ASSIGNMENT – Exact repetition, pictures omitted: give every record below again.

Records from a collection –
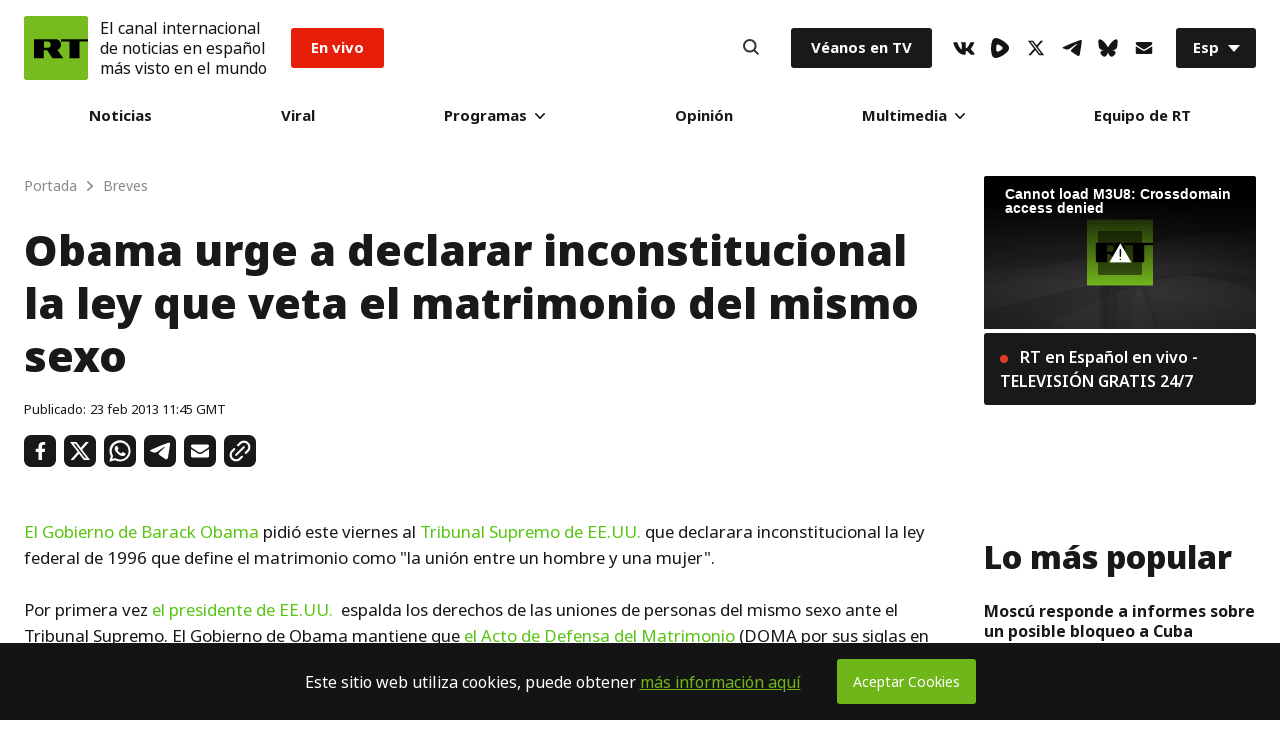

--- FILE ---
content_type: application/javascript; charset=utf-8
request_url: https://sf.esrt.site/static/build/js/React-Comments.a8ffe6b2.chunk.js
body_size: 1241
content:
(window.webpackJsonp=window.webpackJsonp||[]).push([[10],{17:function(e,t,n){"use strict";n.r(t),n.d(t,"default",function(){return p});var o=n(4),r=n(2),c=n(3),a=n(45),i=n(43),u=n(46),s=n(44),l=n(0),m=n.n(l);function d(e,t){var n=Object.keys(e);if(Object.getOwnPropertySymbols){var o=Object.getOwnPropertySymbols(e);t&&(o=o.filter(function(t){return Object.getOwnPropertyDescriptor(e,t).enumerable})),n.push.apply(n,o)}return n}var p=function(e){function t(e){var n;return Object(r.a)(this,t),(n=Object(a.a)(this,Object(i.a)(t).call(this,e))).state={buttonClicked:!1,commentsInited:!1},n.handelCommentsInit=n.handelCommentsInit.bind(Object(u.a)(n)),n.onButtonClick=n.onButtonClick.bind(Object(u.a)(n)),n}return Object(s.a)(t,e),Object(c.a)(t,[{key:"handelCommentsInit",value:function(){var e=this.props,t=e.host,n=e.url,r=e.title,c=e.theme;this.setState({commentsInited:!0}),window.remark_config={host:t,site_id:"rtspanish",components:["embed","counter"],url:n,page_title:r,max_shown_comments:20,theme:c,locale:"es"};var a=document.querySelector("#remark42");a&&(a.id="");var i=document.querySelector(".remark42__counter");i&&i.classList.remove("remark42__counter");var u=document.querySelector('[data-remarkroot="'+n+'"]');u&&(u.id="remark42");var s=document.querySelector('[data-counterroot="'+n+'"');s&&s.querySelector("[data-countervalue]").classList.add("remark42__counter");var l=null;window.addEventListener("message",function(e){l&&e.source===l.contentWindow&&e.data.height&&u.style.setProperty("--comments-height",e.data.height+"px")});var m=new MutationObserver(function(e){"childList"===e[0].type&&(l=u.querySelector("iframe"))&&m.disconnect()});m.observe(u,{childList:!0}),window.REMARK42?window.REMARK42.createInstance(function(e){for(var t=1;t<arguments.length;t++){var n=null!=arguments[t]?arguments[t]:{};t%2?d(n,!0).forEach(function(t){Object(o.a)(e,t,n[t])}):Object.getOwnPropertyDescriptors?Object.defineProperties(e,Object.getOwnPropertyDescriptors(n)):d(n).forEach(function(t){Object.defineProperty(e,t,Object.getOwnPropertyDescriptor(n,t))})}return e}({node:u},window.remark_config)):function(e,t){for(var n=0;n<e.length;n++){var o=t.createElement("script"),r=".js",c=t.head||t.body;"noModule"in o?(o.type="module",r=".mjs"):o.async=!0,o.defer=!0,o.src=window.remark_config.host+"/web/"+e[n]+r,c.appendChild(o)}}(window.remark_config.components||["embed"],document)}},{key:"onButtonClick",value:function(){this.setState({buttonClicked:!0})}},{key:"componentDidMount",value:function(){var e=this.props.hasButton,t=this.props,n=t.host,o=t.url,r=t.title,c=t.theme;e||(window.remark_config={host:n,site_id:"rtspanish",components:["embed","counter"],url:o,page_title:r,max_shown_comments:20,theme:c,locale:"es"},function(e,t){for(var n=0;n<e.length;n++){var o=t.createElement("script"),r=".js",c=t.head||t.body;"noModule"in o?(o.type="module",r=".mjs"):o.async=!0,o.defer=!0,o.src=window.remark_config.host+"/web/"+e[n]+r,c.appendChild(o)}}(window.remark_config.components||["embed"],document))}},{key:"componentDidUpdate",value:function(){var e=this.state,t=e.buttonClicked,n=e.commentsInited;t&&!n&&this.handelCommentsInit()}},{key:"render",value:function(){var e=this.props,t=e.url,n=e.hasButton,o=this.state.buttonClicked;return m.a.createElement(m.a.Fragment,null,n?m.a.createElement(m.a.Fragment,null,!o&&m.a.createElement("div",{className:"Section-button Section-is1to1 Section-isRow-isCenter-isMiddle Listing-button"},m.a.createElement("div",{className:"Section-block Section-is1to3-sm_is1to2-xs_is1to1 p-24"},m.a.createElement("button",{className:"Button-root Button-is1to1 Button-type_l","aria-label":"Deje su comentario",type:"button",onClick:this.onButtonClick},"Deje su comentario"))),o&&m.a.createElement(m.a.Fragment,null,m.a.createElement("div",{className:"ArticleView-comments-counter pl-8 pr-8","data-counterroot":t},m.a.createElement("span",{"data-url":t,"data-countervalue":!0}),m.a.createElement("span",null," comentarios")),m.a.createElement("div",{"data-remarkroot":t}))):m.a.createElement(m.a.Fragment,null,m.a.createElement("div",{className:"ArticleView-comments-counter pl-8 pr-8"},m.a.createElement("span",{"data-url":t,className:"remark42__counter"}),m.a.createElement("span",null," comentarios")),m.a.createElement("div",{id:"remark42"})))}}]),t}(m.a.Component)},43:function(e,t,n){"use strict";function o(e){return(o=Object.setPrototypeOf?Object.getPrototypeOf:function(e){return e.__proto__||Object.getPrototypeOf(e)})(e)}n.d(t,"a",function(){return o})},44:function(e,t,n){"use strict";function o(e,t){return(o=Object.setPrototypeOf||function(e,t){return e.__proto__=t,e})(e,t)}function r(e,t){if("function"!==typeof t&&null!==t)throw new TypeError("Super expression must either be null or a function");e.prototype=Object.create(t&&t.prototype,{constructor:{value:e,writable:!0,configurable:!0}}),t&&o(e,t)}n.d(t,"a",function(){return r})},45:function(e,t,n){"use strict";function o(e){return(o="function"===typeof Symbol&&"symbol"===typeof Symbol.iterator?function(e){return typeof e}:function(e){return e&&"function"===typeof Symbol&&e.constructor===Symbol&&e!==Symbol.prototype?"symbol":typeof e})(e)}function r(e){return(r="function"===typeof Symbol&&"symbol"===o(Symbol.iterator)?function(e){return o(e)}:function(e){return e&&"function"===typeof Symbol&&e.constructor===Symbol&&e!==Symbol.prototype?"symbol":o(e)})(e)}var c=n(46);function a(e,t){return!t||"object"!==r(t)&&"function"!==typeof t?Object(c.a)(e):t}n.d(t,"a",function(){return a})},46:function(e,t,n){"use strict";function o(e){if(void 0===e)throw new ReferenceError("this hasn't been initialised - super() hasn't been called");return e}n.d(t,"a",function(){return o})}}]);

EXERCISE OUTPUT –
--- FILE ---
content_type: application/javascript; charset=utf-8
request_url: https://sf.esrt.site/static/build/js/React-Comments.a8ffe6b2.chunk.js
body_size: 1241
content:
(window.webpackJsonp=window.webpackJsonp||[]).push([[10],{17:function(e,t,n){"use strict";n.r(t),n.d(t,"default",function(){return p});var o=n(4),r=n(2),c=n(3),a=n(45),i=n(43),u=n(46),s=n(44),l=n(0),m=n.n(l);function d(e,t){var n=Object.keys(e);if(Object.getOwnPropertySymbols){var o=Object.getOwnPropertySymbols(e);t&&(o=o.filter(function(t){return Object.getOwnPropertyDescriptor(e,t).enumerable})),n.push.apply(n,o)}return n}var p=function(e){function t(e){var n;return Object(r.a)(this,t),(n=Object(a.a)(this,Object(i.a)(t).call(this,e))).state={buttonClicked:!1,commentsInited:!1},n.handelCommentsInit=n.handelCommentsInit.bind(Object(u.a)(n)),n.onButtonClick=n.onButtonClick.bind(Object(u.a)(n)),n}return Object(s.a)(t,e),Object(c.a)(t,[{key:"handelCommentsInit",value:function(){var e=this.props,t=e.host,n=e.url,r=e.title,c=e.theme;this.setState({commentsInited:!0}),window.remark_config={host:t,site_id:"rtspanish",components:["embed","counter"],url:n,page_title:r,max_shown_comments:20,theme:c,locale:"es"};var a=document.querySelector("#remark42");a&&(a.id="");var i=document.querySelector(".remark42__counter");i&&i.classList.remove("remark42__counter");var u=document.querySelector('[data-remarkroot="'+n+'"]');u&&(u.id="remark42");var s=document.querySelector('[data-counterroot="'+n+'"');s&&s.querySelector("[data-countervalue]").classList.add("remark42__counter");var l=null;window.addEventListener("message",function(e){l&&e.source===l.contentWindow&&e.data.height&&u.style.setProperty("--comments-height",e.data.height+"px")});var m=new MutationObserver(function(e){"childList"===e[0].type&&(l=u.querySelector("iframe"))&&m.disconnect()});m.observe(u,{childList:!0}),window.REMARK42?window.REMARK42.createInstance(function(e){for(var t=1;t<arguments.length;t++){var n=null!=arguments[t]?arguments[t]:{};t%2?d(n,!0).forEach(function(t){Object(o.a)(e,t,n[t])}):Object.getOwnPropertyDescriptors?Object.defineProperties(e,Object.getOwnPropertyDescriptors(n)):d(n).forEach(function(t){Object.defineProperty(e,t,Object.getOwnPropertyDescriptor(n,t))})}return e}({node:u},window.remark_config)):function(e,t){for(var n=0;n<e.length;n++){var o=t.createElement("script"),r=".js",c=t.head||t.body;"noModule"in o?(o.type="module",r=".mjs"):o.async=!0,o.defer=!0,o.src=window.remark_config.host+"/web/"+e[n]+r,c.appendChild(o)}}(window.remark_config.components||["embed"],document)}},{key:"onButtonClick",value:function(){this.setState({buttonClicked:!0})}},{key:"componentDidMount",value:function(){var e=this.props.hasButton,t=this.props,n=t.host,o=t.url,r=t.title,c=t.theme;e||(window.remark_config={host:n,site_id:"rtspanish",components:["embed","counter"],url:o,page_title:r,max_shown_comments:20,theme:c,locale:"es"},function(e,t){for(var n=0;n<e.length;n++){var o=t.createElement("script"),r=".js",c=t.head||t.body;"noModule"in o?(o.type="module",r=".mjs"):o.async=!0,o.defer=!0,o.src=window.remark_config.host+"/web/"+e[n]+r,c.appendChild(o)}}(window.remark_config.components||["embed"],document))}},{key:"componentDidUpdate",value:function(){var e=this.state,t=e.buttonClicked,n=e.commentsInited;t&&!n&&this.handelCommentsInit()}},{key:"render",value:function(){var e=this.props,t=e.url,n=e.hasButton,o=this.state.buttonClicked;return m.a.createElement(m.a.Fragment,null,n?m.a.createElement(m.a.Fragment,null,!o&&m.a.createElement("div",{className:"Section-button Section-is1to1 Section-isRow-isCenter-isMiddle Listing-button"},m.a.createElement("div",{className:"Section-block Section-is1to3-sm_is1to2-xs_is1to1 p-24"},m.a.createElement("button",{className:"Button-root Button-is1to1 Button-type_l","aria-label":"Deje su comentario",type:"button",onClick:this.onButtonClick},"Deje su comentario"))),o&&m.a.createElement(m.a.Fragment,null,m.a.createElement("div",{className:"ArticleView-comments-counter pl-8 pr-8","data-counterroot":t},m.a.createElement("span",{"data-url":t,"data-countervalue":!0}),m.a.createElement("span",null," comentarios")),m.a.createElement("div",{"data-remarkroot":t}))):m.a.createElement(m.a.Fragment,null,m.a.createElement("div",{className:"ArticleView-comments-counter pl-8 pr-8"},m.a.createElement("span",{"data-url":t,className:"remark42__counter"}),m.a.createElement("span",null," comentarios")),m.a.createElement("div",{id:"remark42"})))}}]),t}(m.a.Component)},43:function(e,t,n){"use strict";function o(e){return(o=Object.setPrototypeOf?Object.getPrototypeOf:function(e){return e.__proto__||Object.getPrototypeOf(e)})(e)}n.d(t,"a",function(){return o})},44:function(e,t,n){"use strict";function o(e,t){return(o=Object.setPrototypeOf||function(e,t){return e.__proto__=t,e})(e,t)}function r(e,t){if("function"!==typeof t&&null!==t)throw new TypeError("Super expression must either be null or a function");e.prototype=Object.create(t&&t.prototype,{constructor:{value:e,writable:!0,configurable:!0}}),t&&o(e,t)}n.d(t,"a",function(){return r})},45:function(e,t,n){"use strict";function o(e){return(o="function"===typeof Symbol&&"symbol"===typeof Symbol.iterator?function(e){return typeof e}:function(e){return e&&"function"===typeof Symbol&&e.constructor===Symbol&&e!==Symbol.prototype?"symbol":typeof e})(e)}function r(e){return(r="function"===typeof Symbol&&"symbol"===o(Symbol.iterator)?function(e){return o(e)}:function(e){return e&&"function"===typeof Symbol&&e.constructor===Symbol&&e!==Symbol.prototype?"symbol":o(e)})(e)}var c=n(46);function a(e,t){return!t||"object"!==r(t)&&"function"!==typeof t?Object(c.a)(e):t}n.d(t,"a",function(){return a})},46:function(e,t,n){"use strict";function o(e){if(void 0===e)throw new ReferenceError("this hasn't been initialised - super() hasn't been called");return e}n.d(t,"a",function(){return o})}}]);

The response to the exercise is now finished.